* Extracted text
━━━━━━━━━━━━━━━━━━━━━━━━━━━━━━

Gentiana autumnalis subsp. pennelliana

Scientific classification
- Kingdom: Plantae
- Clade: Tracheophytes
- Clade: Angiosperms
- Clade: Eudicots
- Clade: Asterids
- Order: Gentianales
- Family: Gentianaceae
- Genus: Gentiana
- Species: G. autumnalis
- Subspecies: G. a. subsp. pennelliana
- Trinomial name: Gentiana autumnalis subsp. pennelliana Fernald 1940
- Synonyms: List Dasystephana tenuifolia (Raf.) Pennell; Diploma tenuifolia Raf.; Gentiana pennelliana Fernald; Gentiana tenuifolia (Raf.) Fernald; Gentiana angustifolia var. floridana Griseb.; Gentiana frigida var. drummondii Griseb.;

= Gentiana autumnalis subsp. pennelliana =

Species of plant

Gentiana autumnalis subsp. pennelliana, is a rare subspecies of flowering plant in the gentian family Gentianaceae. It is commonly known as wiregrass gentian or pine barren gentian and grows in sections of the Florida panhandle.

━━━━━━━━━━━━━━━━━━━━━━━━━━━━━━

Data records
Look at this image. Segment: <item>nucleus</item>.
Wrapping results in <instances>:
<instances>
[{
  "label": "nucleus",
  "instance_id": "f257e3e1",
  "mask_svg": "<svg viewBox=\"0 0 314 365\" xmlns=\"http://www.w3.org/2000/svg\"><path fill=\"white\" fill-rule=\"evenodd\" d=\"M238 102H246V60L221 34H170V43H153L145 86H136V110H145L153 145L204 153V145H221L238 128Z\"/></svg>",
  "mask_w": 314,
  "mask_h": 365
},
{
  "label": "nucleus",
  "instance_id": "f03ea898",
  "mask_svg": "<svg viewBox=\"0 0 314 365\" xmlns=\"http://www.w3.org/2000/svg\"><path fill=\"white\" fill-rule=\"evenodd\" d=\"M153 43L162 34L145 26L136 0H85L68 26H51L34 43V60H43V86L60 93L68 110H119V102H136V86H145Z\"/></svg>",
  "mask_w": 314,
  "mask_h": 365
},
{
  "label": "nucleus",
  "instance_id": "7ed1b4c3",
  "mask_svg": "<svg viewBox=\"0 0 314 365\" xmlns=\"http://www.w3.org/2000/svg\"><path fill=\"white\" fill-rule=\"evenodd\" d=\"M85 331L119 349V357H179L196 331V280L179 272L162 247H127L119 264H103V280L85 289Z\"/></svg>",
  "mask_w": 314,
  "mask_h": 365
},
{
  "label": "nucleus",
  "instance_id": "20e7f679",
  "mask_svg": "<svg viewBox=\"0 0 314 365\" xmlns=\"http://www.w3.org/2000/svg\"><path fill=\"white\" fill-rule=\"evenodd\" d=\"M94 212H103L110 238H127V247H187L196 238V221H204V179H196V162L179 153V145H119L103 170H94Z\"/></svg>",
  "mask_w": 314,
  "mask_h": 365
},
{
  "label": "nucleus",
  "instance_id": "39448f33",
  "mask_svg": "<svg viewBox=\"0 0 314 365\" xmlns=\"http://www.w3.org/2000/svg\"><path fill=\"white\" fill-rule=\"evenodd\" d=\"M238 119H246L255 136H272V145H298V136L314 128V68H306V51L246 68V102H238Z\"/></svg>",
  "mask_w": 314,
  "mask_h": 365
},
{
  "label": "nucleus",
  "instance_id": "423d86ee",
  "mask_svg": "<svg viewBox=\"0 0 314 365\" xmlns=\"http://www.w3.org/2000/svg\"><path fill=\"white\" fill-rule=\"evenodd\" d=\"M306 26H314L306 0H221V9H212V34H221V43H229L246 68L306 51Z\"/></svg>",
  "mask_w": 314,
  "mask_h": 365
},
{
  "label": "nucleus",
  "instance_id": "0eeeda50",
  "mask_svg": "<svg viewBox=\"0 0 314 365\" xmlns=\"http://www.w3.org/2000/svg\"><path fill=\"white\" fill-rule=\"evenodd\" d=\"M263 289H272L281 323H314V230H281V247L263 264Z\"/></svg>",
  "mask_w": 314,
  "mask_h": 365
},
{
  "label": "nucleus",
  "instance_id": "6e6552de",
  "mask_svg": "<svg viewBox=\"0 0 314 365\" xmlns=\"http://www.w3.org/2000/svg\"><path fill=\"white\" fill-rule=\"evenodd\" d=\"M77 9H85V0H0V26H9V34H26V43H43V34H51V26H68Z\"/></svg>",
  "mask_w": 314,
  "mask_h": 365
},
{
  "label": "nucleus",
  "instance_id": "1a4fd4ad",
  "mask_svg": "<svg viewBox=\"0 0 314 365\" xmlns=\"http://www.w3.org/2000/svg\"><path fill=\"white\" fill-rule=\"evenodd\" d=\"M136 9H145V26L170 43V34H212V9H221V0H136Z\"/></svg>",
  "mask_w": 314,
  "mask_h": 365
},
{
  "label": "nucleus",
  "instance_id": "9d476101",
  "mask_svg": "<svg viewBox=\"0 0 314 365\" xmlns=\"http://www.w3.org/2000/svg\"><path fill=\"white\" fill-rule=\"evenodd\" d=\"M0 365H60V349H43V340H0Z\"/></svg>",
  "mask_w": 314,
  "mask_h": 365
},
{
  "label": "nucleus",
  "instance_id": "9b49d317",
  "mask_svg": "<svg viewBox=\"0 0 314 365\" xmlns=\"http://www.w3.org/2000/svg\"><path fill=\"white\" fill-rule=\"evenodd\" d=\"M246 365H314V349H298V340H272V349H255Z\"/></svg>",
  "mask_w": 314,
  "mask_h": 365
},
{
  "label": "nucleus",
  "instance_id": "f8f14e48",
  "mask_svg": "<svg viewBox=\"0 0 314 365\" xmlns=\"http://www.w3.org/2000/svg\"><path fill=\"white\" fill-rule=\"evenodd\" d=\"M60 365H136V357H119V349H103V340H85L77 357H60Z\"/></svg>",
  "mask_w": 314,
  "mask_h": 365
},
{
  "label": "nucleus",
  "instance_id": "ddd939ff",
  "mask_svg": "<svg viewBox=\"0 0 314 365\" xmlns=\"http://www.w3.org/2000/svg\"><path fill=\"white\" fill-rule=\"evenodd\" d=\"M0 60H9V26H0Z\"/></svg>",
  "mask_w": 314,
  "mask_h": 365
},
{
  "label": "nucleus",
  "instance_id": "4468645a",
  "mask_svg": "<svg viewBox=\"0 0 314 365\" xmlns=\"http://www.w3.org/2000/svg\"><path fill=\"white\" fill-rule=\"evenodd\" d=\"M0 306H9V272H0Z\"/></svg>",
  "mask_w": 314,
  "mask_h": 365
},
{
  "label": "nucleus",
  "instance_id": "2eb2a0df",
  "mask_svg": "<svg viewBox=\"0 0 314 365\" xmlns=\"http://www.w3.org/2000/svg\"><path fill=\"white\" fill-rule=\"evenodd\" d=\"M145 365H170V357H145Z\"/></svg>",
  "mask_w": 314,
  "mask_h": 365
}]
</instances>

━━━━━━━━━━━━━━━━━━━━━━━━━━━━━━

* Problems to solve
(a) Say whether each statement agrees with the article on Gentiana autumnalis subsp. pennelliana: (i) the plant is described as a common subspecies; (ii) one of its common names is pine barren gentian; (iii) Gentiana pennelliana Fernald is listed among its synonyms. Answer yes or no for each, quoting the words of the article that decide it.
(b) Go on with the article on Gentiana autumnalis subsp. pennelliana, picking up after its final sentence.

* Responses per task
(a)
(i) No: "is a rare subspecies of flowering plant"
(ii) Yes: "It is commonly known as wiregrass gentian or pine barren gentian"
(iii) Yes: "Gentiana pennelliana Fernald"

(b)
==Taxonomy==
Gentiana autumnalis subsp. pennelliana was first described as a separate species by Merritt Lyndon Fernald in 1940 and was named after American botanist Francis Whittier Pennell.

==Description==
Gentiana autumnalis subsp. pennelliana is a perennial herb, which grows at approximately 20 cm in height. The leaves are linear elliptic, 3-4 cm long and widely spaced along the stem. The distinctive white tubular flowers, which are sometimes fringed with purple, are solitary and terminal, with a 7 cm long flare at the opening with five entire lobes, alternating with five shorter fringed membranes.

==Distribution==
This subspecies is endemic to parts of the Florida panhandle, where it occurs naturally in pine flatwoods, wet prairies and seepage slopes. It is adapted to fires and flowers in November to December, prolifically when stimulated by fires.